* start *
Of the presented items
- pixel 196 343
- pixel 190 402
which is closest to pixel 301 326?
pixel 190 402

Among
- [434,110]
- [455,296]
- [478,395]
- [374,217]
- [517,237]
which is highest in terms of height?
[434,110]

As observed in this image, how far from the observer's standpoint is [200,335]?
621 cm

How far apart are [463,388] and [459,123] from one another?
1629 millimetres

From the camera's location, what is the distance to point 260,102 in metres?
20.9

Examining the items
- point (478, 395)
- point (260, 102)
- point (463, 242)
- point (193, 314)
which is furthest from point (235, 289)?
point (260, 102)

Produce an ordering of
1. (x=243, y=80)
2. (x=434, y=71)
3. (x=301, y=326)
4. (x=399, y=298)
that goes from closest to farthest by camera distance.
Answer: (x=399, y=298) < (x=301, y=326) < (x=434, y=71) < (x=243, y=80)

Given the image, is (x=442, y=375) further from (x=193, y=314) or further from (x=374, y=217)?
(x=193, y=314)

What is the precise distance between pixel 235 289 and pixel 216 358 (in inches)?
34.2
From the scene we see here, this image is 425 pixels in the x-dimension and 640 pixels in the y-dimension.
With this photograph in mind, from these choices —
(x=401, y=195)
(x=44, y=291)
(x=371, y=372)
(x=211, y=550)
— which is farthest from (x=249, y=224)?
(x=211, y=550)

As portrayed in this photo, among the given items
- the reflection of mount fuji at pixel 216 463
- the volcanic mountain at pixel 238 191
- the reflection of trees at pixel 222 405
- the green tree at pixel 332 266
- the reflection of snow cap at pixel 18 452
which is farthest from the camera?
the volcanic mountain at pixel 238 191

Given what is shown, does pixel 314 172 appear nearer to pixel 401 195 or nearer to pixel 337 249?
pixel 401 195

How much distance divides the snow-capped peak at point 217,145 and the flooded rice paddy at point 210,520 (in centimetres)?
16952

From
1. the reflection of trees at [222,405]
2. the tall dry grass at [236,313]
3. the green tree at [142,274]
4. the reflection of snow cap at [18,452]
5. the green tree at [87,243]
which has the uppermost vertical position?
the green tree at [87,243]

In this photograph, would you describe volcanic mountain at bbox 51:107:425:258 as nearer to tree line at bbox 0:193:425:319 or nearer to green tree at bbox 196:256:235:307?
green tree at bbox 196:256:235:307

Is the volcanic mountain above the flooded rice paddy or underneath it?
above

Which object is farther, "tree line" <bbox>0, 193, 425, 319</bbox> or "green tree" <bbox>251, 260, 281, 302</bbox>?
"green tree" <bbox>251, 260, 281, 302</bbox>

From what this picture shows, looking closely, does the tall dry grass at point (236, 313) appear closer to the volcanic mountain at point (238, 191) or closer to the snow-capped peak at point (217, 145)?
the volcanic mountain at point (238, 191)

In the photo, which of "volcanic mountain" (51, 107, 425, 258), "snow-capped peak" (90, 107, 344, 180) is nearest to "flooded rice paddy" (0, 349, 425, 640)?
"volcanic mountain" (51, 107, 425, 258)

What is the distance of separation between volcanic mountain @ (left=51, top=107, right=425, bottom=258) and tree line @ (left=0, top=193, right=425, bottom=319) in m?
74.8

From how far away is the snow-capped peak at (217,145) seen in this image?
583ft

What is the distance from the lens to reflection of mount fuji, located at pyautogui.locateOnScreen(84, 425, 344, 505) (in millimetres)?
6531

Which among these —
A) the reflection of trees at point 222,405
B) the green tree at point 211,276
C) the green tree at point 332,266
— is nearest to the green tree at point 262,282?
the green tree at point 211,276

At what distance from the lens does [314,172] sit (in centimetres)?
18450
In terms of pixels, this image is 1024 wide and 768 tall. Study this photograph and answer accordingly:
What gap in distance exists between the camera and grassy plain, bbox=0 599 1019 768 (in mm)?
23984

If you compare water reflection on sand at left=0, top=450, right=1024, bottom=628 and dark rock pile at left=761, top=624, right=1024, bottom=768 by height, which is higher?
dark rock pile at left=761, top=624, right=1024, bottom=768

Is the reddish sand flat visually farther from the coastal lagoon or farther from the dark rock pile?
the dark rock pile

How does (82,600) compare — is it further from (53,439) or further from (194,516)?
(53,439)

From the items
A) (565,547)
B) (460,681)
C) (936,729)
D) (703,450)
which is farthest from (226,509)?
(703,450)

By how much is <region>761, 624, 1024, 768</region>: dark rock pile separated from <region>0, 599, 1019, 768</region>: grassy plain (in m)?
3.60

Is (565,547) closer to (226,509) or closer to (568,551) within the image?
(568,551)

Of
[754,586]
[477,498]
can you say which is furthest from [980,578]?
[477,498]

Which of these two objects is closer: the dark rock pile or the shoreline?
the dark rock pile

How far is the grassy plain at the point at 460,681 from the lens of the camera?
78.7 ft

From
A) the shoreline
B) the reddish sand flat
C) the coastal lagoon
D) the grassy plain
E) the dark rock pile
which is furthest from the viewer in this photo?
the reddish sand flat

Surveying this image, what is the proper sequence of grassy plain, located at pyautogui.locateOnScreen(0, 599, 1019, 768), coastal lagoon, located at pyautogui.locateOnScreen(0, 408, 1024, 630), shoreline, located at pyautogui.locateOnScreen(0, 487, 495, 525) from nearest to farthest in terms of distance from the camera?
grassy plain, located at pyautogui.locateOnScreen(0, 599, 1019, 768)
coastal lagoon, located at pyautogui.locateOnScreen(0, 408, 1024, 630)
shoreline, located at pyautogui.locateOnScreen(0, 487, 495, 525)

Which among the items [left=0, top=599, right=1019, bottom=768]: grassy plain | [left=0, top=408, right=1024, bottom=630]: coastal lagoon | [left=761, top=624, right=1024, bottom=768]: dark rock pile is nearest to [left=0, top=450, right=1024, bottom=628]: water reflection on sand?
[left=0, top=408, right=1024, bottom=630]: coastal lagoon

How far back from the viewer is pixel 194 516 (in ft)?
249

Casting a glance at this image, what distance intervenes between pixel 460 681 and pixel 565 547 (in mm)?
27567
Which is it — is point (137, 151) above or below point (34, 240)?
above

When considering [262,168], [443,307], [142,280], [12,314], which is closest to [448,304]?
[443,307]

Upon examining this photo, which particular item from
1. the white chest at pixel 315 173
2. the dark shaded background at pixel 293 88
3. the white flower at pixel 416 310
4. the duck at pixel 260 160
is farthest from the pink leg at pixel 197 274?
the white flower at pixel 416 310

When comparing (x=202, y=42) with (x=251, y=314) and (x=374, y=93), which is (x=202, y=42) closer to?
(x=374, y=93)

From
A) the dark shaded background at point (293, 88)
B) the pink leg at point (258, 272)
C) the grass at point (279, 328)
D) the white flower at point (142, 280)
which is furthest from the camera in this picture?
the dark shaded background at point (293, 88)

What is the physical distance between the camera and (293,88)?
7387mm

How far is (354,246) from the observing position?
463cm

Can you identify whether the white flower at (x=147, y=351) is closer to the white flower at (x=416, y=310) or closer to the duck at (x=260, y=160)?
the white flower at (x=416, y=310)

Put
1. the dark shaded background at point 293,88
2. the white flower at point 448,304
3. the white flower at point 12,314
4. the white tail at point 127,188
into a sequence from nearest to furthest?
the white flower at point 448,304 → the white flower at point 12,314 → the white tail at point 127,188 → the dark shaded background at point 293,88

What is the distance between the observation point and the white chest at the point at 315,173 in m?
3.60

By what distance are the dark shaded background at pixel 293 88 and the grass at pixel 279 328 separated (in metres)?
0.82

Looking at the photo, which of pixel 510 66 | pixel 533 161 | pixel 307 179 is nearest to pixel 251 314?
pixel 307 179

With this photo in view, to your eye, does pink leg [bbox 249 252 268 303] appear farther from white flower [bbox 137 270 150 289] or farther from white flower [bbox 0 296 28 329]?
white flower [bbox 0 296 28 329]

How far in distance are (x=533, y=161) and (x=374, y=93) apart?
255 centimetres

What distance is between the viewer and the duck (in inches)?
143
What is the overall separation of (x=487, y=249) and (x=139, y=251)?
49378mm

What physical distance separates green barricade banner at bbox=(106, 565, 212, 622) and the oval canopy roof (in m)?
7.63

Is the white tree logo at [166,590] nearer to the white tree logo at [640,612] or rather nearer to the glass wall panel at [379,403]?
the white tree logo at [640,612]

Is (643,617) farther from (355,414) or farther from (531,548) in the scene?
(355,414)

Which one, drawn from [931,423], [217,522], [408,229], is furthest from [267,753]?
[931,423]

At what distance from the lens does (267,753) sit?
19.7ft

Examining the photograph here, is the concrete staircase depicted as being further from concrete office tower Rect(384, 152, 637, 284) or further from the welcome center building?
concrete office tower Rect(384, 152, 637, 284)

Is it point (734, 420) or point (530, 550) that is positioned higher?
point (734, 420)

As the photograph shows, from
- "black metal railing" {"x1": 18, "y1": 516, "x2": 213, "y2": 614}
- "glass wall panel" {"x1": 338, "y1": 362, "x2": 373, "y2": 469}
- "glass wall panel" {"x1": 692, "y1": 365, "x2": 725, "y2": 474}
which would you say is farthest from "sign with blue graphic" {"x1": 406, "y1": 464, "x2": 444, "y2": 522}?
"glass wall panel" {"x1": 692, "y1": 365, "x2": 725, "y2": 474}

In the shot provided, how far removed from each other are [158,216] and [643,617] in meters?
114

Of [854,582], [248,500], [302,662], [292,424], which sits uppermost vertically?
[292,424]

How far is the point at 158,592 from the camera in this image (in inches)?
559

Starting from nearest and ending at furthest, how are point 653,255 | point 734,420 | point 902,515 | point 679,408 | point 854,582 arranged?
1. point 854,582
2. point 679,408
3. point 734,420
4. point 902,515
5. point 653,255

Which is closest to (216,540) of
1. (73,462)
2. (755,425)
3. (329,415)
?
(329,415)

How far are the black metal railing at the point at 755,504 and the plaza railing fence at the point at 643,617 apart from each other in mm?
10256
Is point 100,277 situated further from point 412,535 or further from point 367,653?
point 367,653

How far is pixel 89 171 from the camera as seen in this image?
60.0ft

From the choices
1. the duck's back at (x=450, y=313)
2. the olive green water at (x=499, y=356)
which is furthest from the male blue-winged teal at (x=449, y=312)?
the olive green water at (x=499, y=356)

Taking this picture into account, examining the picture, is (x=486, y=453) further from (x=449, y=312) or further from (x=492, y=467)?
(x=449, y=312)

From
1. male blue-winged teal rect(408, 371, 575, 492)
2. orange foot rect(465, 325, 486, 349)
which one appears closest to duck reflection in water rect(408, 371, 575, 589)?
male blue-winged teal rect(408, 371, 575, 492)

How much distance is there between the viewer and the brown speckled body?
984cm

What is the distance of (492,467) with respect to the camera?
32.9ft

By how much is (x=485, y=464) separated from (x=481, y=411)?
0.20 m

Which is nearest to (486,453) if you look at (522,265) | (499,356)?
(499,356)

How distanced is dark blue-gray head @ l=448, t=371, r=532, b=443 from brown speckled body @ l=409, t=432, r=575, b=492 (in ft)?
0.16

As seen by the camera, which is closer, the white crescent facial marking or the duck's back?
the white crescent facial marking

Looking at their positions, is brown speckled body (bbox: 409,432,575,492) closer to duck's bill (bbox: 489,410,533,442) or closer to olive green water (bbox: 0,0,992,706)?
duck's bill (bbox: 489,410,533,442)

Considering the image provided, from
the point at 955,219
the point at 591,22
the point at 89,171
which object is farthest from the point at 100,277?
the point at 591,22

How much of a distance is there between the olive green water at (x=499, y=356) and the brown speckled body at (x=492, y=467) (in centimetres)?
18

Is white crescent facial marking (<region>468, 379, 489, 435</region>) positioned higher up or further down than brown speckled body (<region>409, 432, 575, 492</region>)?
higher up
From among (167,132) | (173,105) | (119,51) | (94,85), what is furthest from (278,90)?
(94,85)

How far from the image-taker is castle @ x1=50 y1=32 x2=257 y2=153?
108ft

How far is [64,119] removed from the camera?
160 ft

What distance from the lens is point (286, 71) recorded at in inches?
* end *
• **Task details**
Everything from the line containing "How much of" to the end of the data above should be quoted exactly, please, both ends included, and nothing outside that span.

• **Exercise solution**
How much of a distance is there between the olive green water at (x=499, y=356) and the brown speckled body at (x=492, y=467) (in centimetres)?
18

Is white crescent facial marking (<region>468, 379, 489, 435</region>) positioned higher up or further down than brown speckled body (<region>409, 432, 575, 492</region>)?
higher up
From among (167,132) | (173,105) | (119,51) | (94,85), what is furthest from (278,90)?
(94,85)

How far from the image-taker is castle @ x1=50 y1=32 x2=257 y2=153?
108ft

How far is [64,119] removed from the camera?
160 ft

What distance from the lens is point (286, 71) recorded at in inches?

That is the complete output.